🤖 AI Summary
To address strategic coordination challenges in long-horizon human–machine collaboration under incomplete information, this paper proposes a multi-step intention-driven online cooperative decision-making framework. Methodologically, we extend shared-control games to support multi-action rounds and introduce IntentMCTS—an online Monte Carlo Tree Search algorithm integrating dynamic belief memory, multi-step intention modeling, and intention-augmented reward shaping.
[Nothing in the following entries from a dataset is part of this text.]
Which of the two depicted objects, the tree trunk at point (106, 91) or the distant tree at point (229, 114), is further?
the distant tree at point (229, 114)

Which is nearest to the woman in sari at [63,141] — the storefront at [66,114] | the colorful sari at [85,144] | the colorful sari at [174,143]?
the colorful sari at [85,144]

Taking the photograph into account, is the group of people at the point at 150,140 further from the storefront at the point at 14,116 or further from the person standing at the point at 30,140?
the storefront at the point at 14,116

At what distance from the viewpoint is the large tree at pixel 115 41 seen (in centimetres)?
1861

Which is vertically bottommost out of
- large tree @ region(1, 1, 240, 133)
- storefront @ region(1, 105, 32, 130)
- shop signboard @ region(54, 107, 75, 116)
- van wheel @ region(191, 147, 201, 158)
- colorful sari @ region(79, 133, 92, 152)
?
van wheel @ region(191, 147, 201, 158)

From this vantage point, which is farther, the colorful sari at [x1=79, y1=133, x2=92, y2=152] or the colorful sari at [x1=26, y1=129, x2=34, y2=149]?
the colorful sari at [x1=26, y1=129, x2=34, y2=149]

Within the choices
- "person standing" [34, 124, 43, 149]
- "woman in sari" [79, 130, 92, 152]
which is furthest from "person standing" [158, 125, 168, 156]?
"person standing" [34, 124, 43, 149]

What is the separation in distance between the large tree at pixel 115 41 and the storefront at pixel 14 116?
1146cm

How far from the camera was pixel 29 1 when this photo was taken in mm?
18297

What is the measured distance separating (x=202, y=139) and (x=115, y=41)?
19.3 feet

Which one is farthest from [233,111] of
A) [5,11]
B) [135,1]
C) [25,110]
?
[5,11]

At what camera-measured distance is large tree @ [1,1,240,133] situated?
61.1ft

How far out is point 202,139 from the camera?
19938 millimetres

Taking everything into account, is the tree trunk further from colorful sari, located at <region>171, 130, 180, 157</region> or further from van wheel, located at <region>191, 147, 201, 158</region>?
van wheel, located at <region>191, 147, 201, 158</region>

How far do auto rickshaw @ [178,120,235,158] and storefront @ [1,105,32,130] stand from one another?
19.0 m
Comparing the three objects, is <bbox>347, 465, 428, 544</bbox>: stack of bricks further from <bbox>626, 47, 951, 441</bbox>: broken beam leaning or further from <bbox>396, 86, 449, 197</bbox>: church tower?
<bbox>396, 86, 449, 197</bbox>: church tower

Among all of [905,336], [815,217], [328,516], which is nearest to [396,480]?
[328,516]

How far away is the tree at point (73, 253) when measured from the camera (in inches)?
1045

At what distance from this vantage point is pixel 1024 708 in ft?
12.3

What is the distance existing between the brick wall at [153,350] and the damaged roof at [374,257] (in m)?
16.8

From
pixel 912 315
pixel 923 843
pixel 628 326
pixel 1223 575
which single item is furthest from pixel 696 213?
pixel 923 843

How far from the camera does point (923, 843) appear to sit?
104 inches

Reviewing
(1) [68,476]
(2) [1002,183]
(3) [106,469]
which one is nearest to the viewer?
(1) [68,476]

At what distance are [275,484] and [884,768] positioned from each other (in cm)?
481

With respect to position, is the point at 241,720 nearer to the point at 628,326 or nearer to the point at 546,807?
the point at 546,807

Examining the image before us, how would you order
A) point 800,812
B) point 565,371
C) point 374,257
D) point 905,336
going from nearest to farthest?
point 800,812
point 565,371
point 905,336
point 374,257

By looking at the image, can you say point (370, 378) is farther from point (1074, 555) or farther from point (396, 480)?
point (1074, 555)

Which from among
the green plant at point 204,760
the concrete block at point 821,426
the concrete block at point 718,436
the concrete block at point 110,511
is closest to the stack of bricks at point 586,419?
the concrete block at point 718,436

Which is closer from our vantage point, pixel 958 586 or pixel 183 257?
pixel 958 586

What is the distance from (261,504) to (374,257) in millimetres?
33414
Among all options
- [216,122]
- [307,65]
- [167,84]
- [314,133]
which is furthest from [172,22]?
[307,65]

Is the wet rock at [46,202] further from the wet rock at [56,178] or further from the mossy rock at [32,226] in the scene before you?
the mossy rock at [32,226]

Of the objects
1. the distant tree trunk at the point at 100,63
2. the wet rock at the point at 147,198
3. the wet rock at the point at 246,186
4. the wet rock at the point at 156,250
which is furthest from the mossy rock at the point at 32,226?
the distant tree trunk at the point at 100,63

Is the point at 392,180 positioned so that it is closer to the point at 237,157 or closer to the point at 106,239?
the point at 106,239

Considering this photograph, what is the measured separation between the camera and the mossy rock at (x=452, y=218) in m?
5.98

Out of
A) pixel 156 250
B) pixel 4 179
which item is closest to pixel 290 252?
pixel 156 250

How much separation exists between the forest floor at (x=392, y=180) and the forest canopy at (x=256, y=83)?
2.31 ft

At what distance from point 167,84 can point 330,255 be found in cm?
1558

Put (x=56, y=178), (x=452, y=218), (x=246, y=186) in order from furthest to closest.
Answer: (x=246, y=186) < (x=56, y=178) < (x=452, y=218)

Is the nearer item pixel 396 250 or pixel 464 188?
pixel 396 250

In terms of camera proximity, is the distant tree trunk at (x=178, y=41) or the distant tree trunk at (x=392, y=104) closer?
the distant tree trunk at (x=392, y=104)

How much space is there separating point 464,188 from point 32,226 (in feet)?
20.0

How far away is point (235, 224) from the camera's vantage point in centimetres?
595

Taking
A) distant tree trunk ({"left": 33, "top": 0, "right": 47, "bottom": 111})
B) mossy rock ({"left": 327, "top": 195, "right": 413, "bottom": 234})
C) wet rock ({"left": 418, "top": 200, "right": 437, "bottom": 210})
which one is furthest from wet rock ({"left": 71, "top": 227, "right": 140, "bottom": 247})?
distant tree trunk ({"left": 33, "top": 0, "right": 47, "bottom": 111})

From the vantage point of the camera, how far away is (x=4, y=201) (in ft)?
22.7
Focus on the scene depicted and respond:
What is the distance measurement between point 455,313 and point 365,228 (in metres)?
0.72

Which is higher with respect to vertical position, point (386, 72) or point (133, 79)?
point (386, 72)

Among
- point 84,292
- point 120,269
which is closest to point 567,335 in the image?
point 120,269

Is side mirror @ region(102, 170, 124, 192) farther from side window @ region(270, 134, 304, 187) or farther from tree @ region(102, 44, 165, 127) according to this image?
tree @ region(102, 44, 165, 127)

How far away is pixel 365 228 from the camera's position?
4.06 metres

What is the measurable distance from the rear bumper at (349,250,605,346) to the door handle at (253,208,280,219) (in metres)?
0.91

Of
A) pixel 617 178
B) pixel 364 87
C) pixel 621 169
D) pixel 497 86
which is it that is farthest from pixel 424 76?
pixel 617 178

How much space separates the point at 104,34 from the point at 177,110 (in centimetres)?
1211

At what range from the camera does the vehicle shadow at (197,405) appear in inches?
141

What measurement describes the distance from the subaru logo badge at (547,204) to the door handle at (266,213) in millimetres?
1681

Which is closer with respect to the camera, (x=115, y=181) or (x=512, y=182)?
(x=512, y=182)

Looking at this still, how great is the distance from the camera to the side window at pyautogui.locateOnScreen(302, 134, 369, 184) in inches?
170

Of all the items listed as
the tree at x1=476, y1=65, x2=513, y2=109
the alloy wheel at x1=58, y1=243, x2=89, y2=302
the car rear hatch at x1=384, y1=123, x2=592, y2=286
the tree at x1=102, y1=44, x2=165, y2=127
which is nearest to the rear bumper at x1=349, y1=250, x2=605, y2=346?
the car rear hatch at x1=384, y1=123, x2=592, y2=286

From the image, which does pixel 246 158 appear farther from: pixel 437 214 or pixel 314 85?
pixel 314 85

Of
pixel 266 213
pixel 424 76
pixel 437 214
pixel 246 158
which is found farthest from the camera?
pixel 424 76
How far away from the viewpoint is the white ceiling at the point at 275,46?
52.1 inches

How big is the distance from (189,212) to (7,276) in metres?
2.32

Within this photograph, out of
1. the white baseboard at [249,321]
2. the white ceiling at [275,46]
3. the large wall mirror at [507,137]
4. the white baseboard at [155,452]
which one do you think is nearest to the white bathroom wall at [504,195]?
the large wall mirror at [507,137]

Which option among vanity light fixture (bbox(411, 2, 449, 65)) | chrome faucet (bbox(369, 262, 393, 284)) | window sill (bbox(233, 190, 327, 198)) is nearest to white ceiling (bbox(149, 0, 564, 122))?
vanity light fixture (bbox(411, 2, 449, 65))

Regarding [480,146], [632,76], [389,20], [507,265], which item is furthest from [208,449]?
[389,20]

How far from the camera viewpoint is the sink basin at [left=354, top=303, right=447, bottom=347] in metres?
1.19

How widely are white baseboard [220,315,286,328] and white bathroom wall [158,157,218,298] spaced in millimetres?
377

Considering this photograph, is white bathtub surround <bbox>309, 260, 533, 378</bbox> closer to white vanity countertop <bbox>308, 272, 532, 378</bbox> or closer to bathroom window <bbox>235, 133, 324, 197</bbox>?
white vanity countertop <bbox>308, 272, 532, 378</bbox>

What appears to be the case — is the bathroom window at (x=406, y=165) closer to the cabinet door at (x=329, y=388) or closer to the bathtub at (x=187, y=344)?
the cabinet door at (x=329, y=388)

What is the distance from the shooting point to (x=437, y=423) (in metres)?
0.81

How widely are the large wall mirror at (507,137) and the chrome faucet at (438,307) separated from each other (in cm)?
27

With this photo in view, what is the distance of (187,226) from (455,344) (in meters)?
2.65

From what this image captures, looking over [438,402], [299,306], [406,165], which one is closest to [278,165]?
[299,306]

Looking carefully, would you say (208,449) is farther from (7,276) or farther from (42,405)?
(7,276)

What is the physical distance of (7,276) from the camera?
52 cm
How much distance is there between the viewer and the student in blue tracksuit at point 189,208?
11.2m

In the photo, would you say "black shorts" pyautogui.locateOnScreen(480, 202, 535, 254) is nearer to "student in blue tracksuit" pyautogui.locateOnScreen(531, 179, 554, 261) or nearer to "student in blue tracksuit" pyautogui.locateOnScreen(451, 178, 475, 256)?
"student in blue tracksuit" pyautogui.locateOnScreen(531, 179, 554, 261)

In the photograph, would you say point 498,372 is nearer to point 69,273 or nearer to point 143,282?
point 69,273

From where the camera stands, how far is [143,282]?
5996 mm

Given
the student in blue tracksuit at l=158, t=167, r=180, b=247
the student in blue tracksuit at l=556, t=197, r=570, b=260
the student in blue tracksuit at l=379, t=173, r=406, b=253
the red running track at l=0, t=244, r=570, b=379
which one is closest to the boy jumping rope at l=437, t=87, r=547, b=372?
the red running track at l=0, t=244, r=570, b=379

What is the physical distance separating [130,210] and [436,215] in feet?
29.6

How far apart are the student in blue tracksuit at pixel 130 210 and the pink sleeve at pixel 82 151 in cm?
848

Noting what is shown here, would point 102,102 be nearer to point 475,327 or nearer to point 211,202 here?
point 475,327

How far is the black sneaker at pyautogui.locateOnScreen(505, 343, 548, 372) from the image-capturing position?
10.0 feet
Our core contribution lies in overcoming the limitations of single-step intention reasoning, enabling interpretable, communicable multi-step goal inference and real-time planning. Evaluated on the Gnomes at Night benchmark, our approach improves task completion rate by 18.52% while significantly reducing execution steps and control switches. A user study further demonstrates reduced cognitive load and higher satisfaction, confirming that multi-step intention modeling enhances both long-term collaborative efficiency and human-centered adaptability.
📝 Abstract
Strategic coordination between autonomous agents and human partners under incomplete information can be modeled as turn-based cooperative games. We extend a turn-based game under incomplete information, the shared-control game, to allow players to take multiple actions per turn rather than a single action. The extension enables the use of multi-step intent, which we hypothesize will improve performance in long-horizon tasks. To synthesize cooperative policies for the agent in this extended game, we propose an approach featuring a memory module for a running probabilistic belief of the environment dynamics and an online planning algorithm called IntentMCTS. This algorithm strategically selects the next action by leveraging any communicated multi-step intent via reward augmentation while considering the current belief. Agent-to-agent simulations in the Gnomes at Night testbed demonstrate that IntentMCTS requires fewer steps and control switches than baseline methods. A human-agent user study corroborates these findings, showing an 18.52% higher success rate compared to the heuristic baseline and a 5.56% improvement over the single-step prior work. Participants also report lower cognitive load, frustration, and higher satisfaction with the IntentMCTS agent partner.